▸ **Request**: Could you extend the passage on abstract ideas and general terms below, picking up right after its last sentence?

▸ **Passage given**:
Nay so entire is the custom, that the very same idea may be annext to several different words, and may be employed in different reasonings, without any danger of mistake. Thus the idea of an equilateral triangle of an inch perpendicular may serve us in talking of a figure, of a rectilinear figure, of a regular figure, of a triangle, and of an equilateral triangle. All these terms, therefore, are in this case attended with the same idea; but as they are wont to be applied in a greater or lesser compass, they excite their particular habits, and thereby keep the mind in a readiness to observe, that no conclusion be formed contrary to any ideas, which are usually comprized under them.

Before those habits have become entirely perfect, perhaps the mind may not be content with forming the idea of only one individual, but may run over several, in order to make itself comprehend its own meaning, and the compass of that collection, which it intends to express by the general term. That we may fix the meaning of the word, figure, we may revolve in our mind the ideas of circles, squares, parallelograms, triangles of different sizes and proportions, and may not rest on one image or idea. However this may be, it is certain that we form the idea of individuals, whenever we use any general term; that we seldom or never can exhaust these individuals; and that those, which remain, are only represented by means of that habit, by which we recall them, whenever any present occasion requires it. This then is the nature of our abstract ideas and general terms; and it is after this manner we account for the foregoing paradox, THAT SOME IDEAS ARE PARTICULAR IN THEIR NATURE, BUT GENERAL IN THEIR REPRESENTATION. A particular idea becomes general by being annexed to a general term; that is, to a term, which from a customary conjunction has a relation to many other particular ideas, and readily recalls them in the imagination.

The only difficulty, that can remain on this subject, must be with regard to that custom, which so readily recalls every particular idea, for which we may have occasion, and is excited by any word or sound, to which we commonly annex it. The most proper method, in my opinion, of giving a satisfactory explication of this act of the mind, is by producing other instances, which are analogous to it, and other principles, which facilitate its operation. To explain the ultimate causes of our mental actions is impossible. It is sufficient, if we can give any satisfactory account of them from experience and analogy.

First then I observe, that when we mention any great number, such as a thousand, the mind has generally no adequate idea of it, but only a power of producing such an idea, by its adequate idea of the decimals, under which the number is comprehended. This imperfection, however, in our ideas, is never felt in our reasonings; which seems to be an instance parallel to the present one of universal ideas.

Secondly, we have several instances of habits, which may be revived by one single word; as when a person, who has by rote any periods of a discourse, or any number of verses, will be put in remembrance of the whole, which he is at a loss to recollect, by that single word or expression, with which they begin.

▸ **Data shown**:

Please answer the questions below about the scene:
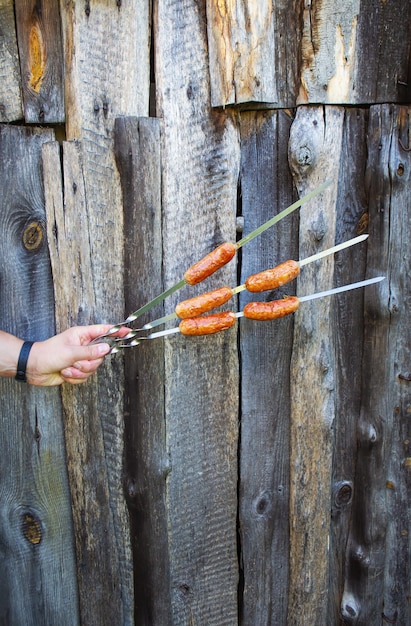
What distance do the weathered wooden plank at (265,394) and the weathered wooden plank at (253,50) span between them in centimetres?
12

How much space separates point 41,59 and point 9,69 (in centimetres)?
13

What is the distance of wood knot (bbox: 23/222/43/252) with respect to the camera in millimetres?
1949

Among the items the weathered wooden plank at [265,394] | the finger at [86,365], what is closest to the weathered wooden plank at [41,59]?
the weathered wooden plank at [265,394]

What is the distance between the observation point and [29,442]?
2080mm

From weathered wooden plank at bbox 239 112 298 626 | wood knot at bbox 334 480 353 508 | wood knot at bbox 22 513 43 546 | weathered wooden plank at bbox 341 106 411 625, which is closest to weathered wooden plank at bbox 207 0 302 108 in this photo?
weathered wooden plank at bbox 239 112 298 626

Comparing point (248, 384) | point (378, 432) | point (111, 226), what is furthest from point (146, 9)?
point (378, 432)

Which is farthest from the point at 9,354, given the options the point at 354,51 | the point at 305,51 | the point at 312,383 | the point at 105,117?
the point at 354,51

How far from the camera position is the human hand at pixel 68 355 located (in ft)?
5.75

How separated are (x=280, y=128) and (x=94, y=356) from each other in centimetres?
113

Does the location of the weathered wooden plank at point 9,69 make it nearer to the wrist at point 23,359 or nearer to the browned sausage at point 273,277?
the wrist at point 23,359

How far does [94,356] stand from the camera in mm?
1720

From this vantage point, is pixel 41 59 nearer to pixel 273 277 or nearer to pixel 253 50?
pixel 253 50

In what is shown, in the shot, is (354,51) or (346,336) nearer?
(354,51)

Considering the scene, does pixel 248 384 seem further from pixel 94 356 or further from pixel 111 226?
pixel 111 226
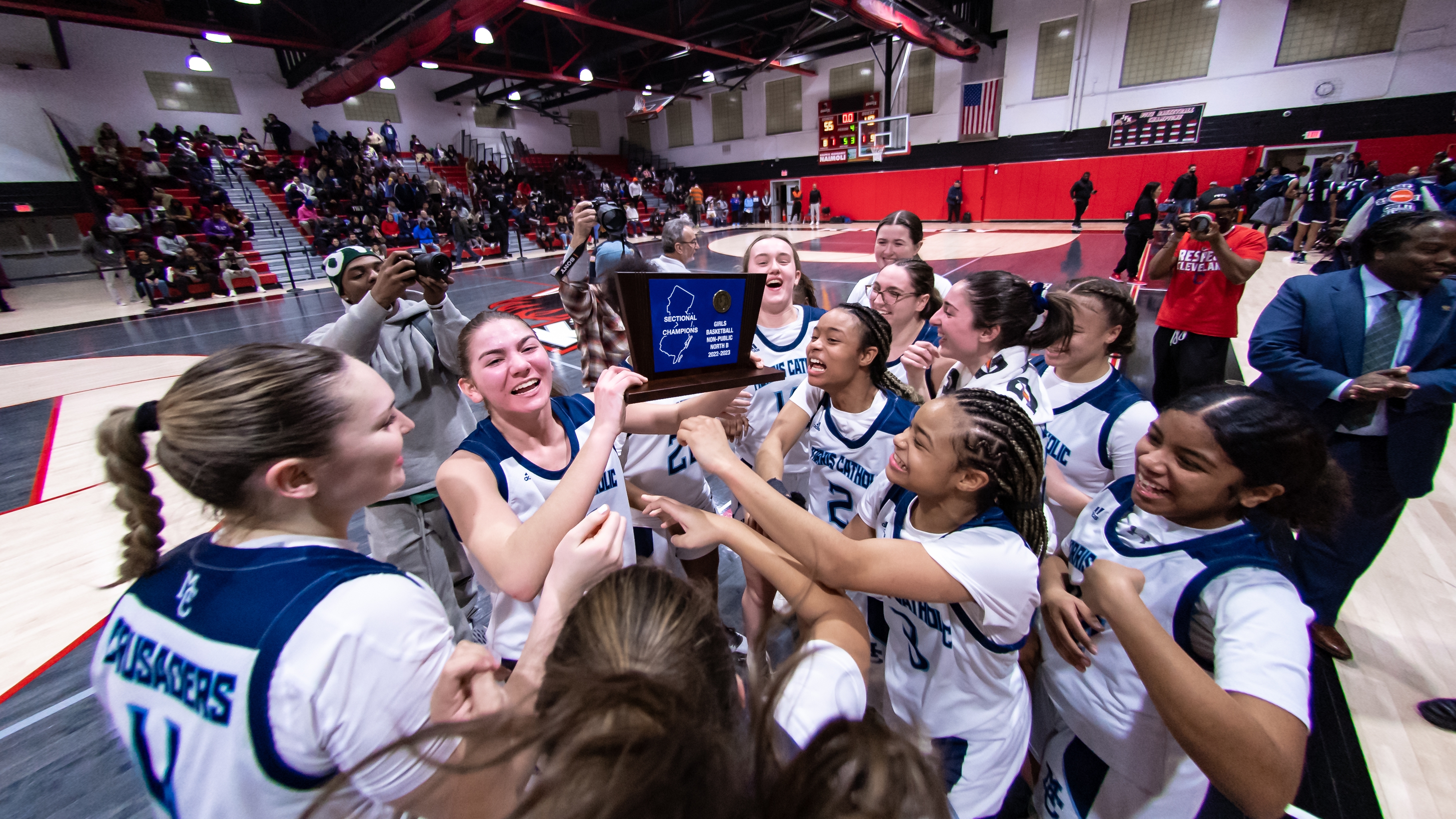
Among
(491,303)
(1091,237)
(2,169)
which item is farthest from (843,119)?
(2,169)

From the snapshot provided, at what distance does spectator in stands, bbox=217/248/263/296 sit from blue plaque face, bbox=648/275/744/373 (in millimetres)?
15660

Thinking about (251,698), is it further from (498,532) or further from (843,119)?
(843,119)

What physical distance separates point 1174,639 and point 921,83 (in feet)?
80.4

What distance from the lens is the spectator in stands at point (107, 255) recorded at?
1218 cm

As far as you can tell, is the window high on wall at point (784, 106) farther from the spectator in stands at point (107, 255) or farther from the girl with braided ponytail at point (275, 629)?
the girl with braided ponytail at point (275, 629)

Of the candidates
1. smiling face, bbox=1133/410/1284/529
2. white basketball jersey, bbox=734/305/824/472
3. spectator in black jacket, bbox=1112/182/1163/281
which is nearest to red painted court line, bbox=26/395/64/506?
white basketball jersey, bbox=734/305/824/472

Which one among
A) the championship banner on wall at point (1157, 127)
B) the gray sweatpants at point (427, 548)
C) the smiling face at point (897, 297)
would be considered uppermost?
the championship banner on wall at point (1157, 127)

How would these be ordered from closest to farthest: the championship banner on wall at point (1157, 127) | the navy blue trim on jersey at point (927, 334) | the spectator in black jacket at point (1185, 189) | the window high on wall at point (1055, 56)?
1. the navy blue trim on jersey at point (927, 334)
2. the spectator in black jacket at point (1185, 189)
3. the championship banner on wall at point (1157, 127)
4. the window high on wall at point (1055, 56)

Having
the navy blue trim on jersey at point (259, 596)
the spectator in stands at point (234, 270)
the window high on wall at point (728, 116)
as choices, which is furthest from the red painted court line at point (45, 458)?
the window high on wall at point (728, 116)

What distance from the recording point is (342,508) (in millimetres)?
1095

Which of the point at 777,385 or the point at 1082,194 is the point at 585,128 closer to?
the point at 1082,194

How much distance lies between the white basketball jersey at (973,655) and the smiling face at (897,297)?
4.54ft

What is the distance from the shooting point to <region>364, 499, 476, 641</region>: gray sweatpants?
235 centimetres

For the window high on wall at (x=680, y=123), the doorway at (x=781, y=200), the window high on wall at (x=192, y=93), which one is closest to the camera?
the window high on wall at (x=192, y=93)
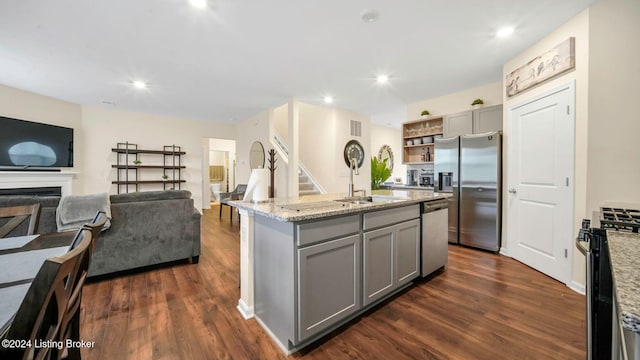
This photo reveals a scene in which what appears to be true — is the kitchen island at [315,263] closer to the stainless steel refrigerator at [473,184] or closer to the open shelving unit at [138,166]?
the stainless steel refrigerator at [473,184]

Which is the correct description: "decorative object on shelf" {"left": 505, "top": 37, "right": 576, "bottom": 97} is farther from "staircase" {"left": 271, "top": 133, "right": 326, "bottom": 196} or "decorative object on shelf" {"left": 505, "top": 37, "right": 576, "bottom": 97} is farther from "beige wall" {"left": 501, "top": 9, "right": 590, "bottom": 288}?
"staircase" {"left": 271, "top": 133, "right": 326, "bottom": 196}

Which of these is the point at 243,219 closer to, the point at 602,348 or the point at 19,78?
the point at 602,348

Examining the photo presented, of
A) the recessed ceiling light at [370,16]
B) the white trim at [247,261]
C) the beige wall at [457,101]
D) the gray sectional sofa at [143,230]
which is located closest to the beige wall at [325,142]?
the beige wall at [457,101]

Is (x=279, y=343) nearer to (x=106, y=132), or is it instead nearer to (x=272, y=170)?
(x=272, y=170)

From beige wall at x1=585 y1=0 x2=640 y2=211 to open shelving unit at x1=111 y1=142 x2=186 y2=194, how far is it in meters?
7.27

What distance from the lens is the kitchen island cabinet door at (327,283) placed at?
149 centimetres

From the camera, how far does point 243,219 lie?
1.93 m

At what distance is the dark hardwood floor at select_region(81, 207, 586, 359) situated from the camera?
5.01 ft

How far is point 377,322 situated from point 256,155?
190 inches

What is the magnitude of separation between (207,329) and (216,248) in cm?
198

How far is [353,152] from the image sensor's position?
19.6 ft

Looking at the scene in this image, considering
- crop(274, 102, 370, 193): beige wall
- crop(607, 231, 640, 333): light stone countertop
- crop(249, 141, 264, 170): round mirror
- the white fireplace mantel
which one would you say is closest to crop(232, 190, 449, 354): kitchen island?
crop(607, 231, 640, 333): light stone countertop

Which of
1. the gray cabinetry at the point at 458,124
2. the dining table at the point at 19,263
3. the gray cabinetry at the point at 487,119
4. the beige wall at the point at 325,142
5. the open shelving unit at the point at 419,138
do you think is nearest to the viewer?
the dining table at the point at 19,263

▸ **Final answer**:
Thirdly, I believe every one, who examines the situation of his mind in reasoning will agree with me, that we do not annex distinct and compleat ideas to every term we make use of, and that in talking of government, church, negotiation, conquest, we seldom spread out in our minds all the simple ideas, of which these complex ones are composed. It is however observable, that notwithstanding this imperfection we may avoid talking nonsense on these subjects, and may perceive any repugnance among the ideas, as well as if we had a fall comprehension of them. Thus if instead of saying, that in war the weaker have always recourse to negotiation, we should say, that they have always recourse to conquest, the custom, which we have acquired of attributing certain relations to ideas, still follows the words, and makes us immediately perceive the absurdity of that proposition; in the same manner as one particular idea may serve us in reasoning concerning other ideas, however different from it in several circumstances.

Fourthly, As the individuals are collected together, said placed under a general term with a view to that resemblance, which they bear to each other, this relation must facilitate their entrance in the imagination, and make them be suggested more readily upon occasion. And indeed if we consider the common progress of the thought, either in reflection or conversation, we shall find great reason to be satisfyed in this particular. Nothing is more admirable, than the readiness, with which the imagination suggests its ideas, and presents them at the very instant, in which they become necessary or useful. The fancy runs from one end of the universe to the other in collecting those ideas, which belong to any subject. One would think the whole intellectual world of ideas was at once subjected to our view, and that we did nothing but pick out such as were most proper for our purpose. There may not, however, be any present, beside those very ideas, that are thus collected by a kind of magical faculty in the soul, which, though it be always most perfect in the greatest geniuses, and is properly what we call a genius, is however inexplicable by the utmost efforts of human understanding.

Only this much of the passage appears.